Problem to solve →
Set down all of the records below word for word, leaving out the pictures.

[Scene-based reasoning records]
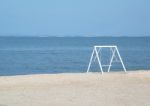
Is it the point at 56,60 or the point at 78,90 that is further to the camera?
the point at 56,60

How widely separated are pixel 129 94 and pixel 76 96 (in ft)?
5.14

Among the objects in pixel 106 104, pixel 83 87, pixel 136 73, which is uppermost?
pixel 106 104

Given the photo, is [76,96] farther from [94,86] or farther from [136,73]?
[136,73]

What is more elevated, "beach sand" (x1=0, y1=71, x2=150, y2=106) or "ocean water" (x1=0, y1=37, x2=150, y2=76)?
"beach sand" (x1=0, y1=71, x2=150, y2=106)

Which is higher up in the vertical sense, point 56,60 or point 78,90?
point 78,90

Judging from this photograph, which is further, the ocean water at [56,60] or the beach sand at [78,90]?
the ocean water at [56,60]

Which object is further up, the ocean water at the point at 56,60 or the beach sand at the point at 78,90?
the beach sand at the point at 78,90

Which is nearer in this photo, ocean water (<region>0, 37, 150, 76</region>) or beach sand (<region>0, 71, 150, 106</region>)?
beach sand (<region>0, 71, 150, 106</region>)

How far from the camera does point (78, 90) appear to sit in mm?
14711

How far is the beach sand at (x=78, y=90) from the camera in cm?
1252

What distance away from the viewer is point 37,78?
55.5 feet

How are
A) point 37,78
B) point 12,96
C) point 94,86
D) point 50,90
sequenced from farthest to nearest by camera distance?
point 37,78, point 94,86, point 50,90, point 12,96

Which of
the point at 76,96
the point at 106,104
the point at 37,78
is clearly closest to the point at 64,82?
the point at 37,78

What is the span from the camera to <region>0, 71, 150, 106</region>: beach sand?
1252cm
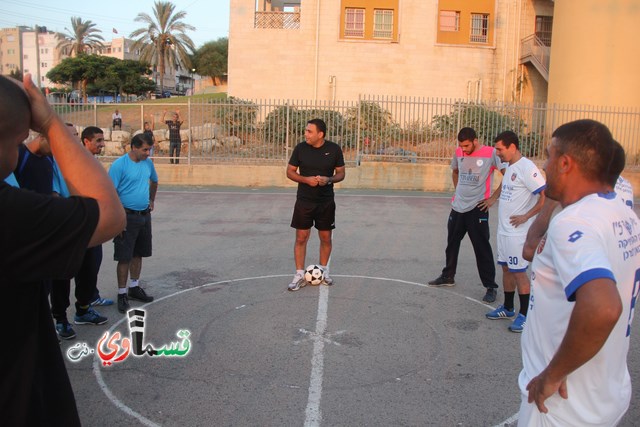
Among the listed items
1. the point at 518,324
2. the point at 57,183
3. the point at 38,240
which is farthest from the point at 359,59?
the point at 38,240

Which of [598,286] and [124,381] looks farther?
[124,381]

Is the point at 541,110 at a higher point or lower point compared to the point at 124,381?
higher

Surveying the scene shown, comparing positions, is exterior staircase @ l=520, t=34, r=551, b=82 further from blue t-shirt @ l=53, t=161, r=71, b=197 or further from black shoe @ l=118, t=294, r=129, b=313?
blue t-shirt @ l=53, t=161, r=71, b=197

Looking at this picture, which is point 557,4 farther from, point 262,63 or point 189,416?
point 189,416

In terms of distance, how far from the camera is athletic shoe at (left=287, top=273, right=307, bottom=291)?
24.1 ft

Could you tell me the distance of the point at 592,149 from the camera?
7.76 ft

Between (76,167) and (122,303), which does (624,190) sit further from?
(122,303)

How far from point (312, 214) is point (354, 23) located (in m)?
27.5

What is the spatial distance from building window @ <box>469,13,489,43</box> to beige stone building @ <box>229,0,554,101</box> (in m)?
0.06

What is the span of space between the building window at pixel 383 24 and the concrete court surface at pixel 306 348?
25.1 m

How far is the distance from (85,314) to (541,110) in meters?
16.8

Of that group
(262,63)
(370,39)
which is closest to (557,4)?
(370,39)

Output for this task →
Is it the point at 56,60 or the point at 78,90 that is further to the camera?
the point at 56,60

How widely separated are pixel 129 94 and pixel 76 96 (in ft)?
5.14

Among the objects in pixel 106 104, pixel 83 87, pixel 136 73, which is uppermost?
pixel 106 104

Given the photo, is [76,96] farther from [94,86] or farther from [136,73]?
[136,73]

What is more elevated, "beach sand" (x1=0, y1=71, x2=150, y2=106) or "ocean water" (x1=0, y1=37, x2=150, y2=76)?
"beach sand" (x1=0, y1=71, x2=150, y2=106)

Which is higher up in the vertical sense, point 56,60 or point 78,90?
point 78,90

Judging from this photograph, which is further, the ocean water at [56,60] or the beach sand at [78,90]?
the ocean water at [56,60]

Which object is further up, the ocean water at the point at 56,60 or the beach sand at the point at 78,90?
the beach sand at the point at 78,90

Which is nearer in this photo, ocean water (<region>0, 37, 150, 76</region>) or beach sand (<region>0, 71, 150, 106</region>)?
beach sand (<region>0, 71, 150, 106</region>)

How far from the camera does point (78, 90) appear to sit in mm?
14711

How far is the beach sand at (x=78, y=90) from the camera in cm?
1252

What distance away from the viewer is point 37,78?
55.5 feet

How are
A) point 37,78
B) point 12,96
C) point 94,86
D) point 50,90
sequenced from farthest to nearest by camera distance?
point 37,78, point 94,86, point 50,90, point 12,96

Which of
the point at 76,96
the point at 106,104
the point at 37,78
is clearly closest to the point at 64,82?
the point at 37,78

What is the span from the camera to <region>0, 71, 150, 106</region>: beach sand?
1252cm
Among the listed items
1. the point at 518,324
2. the point at 57,183
3. the point at 38,240
which is farthest from the point at 359,59?
the point at 38,240

Which of [598,286] and [124,381] looks farther?
[124,381]

Is the point at 541,110 at a higher point or lower point compared to the point at 124,381?
higher

Surveying the scene shown, comparing positions, is exterior staircase @ l=520, t=34, r=551, b=82 further from blue t-shirt @ l=53, t=161, r=71, b=197 or further from black shoe @ l=118, t=294, r=129, b=313?
blue t-shirt @ l=53, t=161, r=71, b=197

Looking at this picture, which is point 557,4 farther from, point 262,63 or point 189,416?
point 189,416

In terms of distance, how far from the camera is athletic shoe at (left=287, top=273, right=307, bottom=291)?
24.1 ft

Could you tell me the distance of the point at 592,149 from the camera?
7.76 ft

Between (76,167) and (122,303), which does (624,190) sit further from?
(122,303)

How far from point (312, 214) is point (354, 23) located (in m)?
27.5

What is the spatial distance from building window @ <box>469,13,489,43</box> to beige stone building @ <box>229,0,554,101</box> (in m)?
0.06

What is the span of space between the building window at pixel 383 24 and the concrete court surface at pixel 306 348?
25.1 m

How far is the distance from (85,314) to (541,110) in meters?
16.8

Of that group
(262,63)
(370,39)
which is closest to (557,4)?
(370,39)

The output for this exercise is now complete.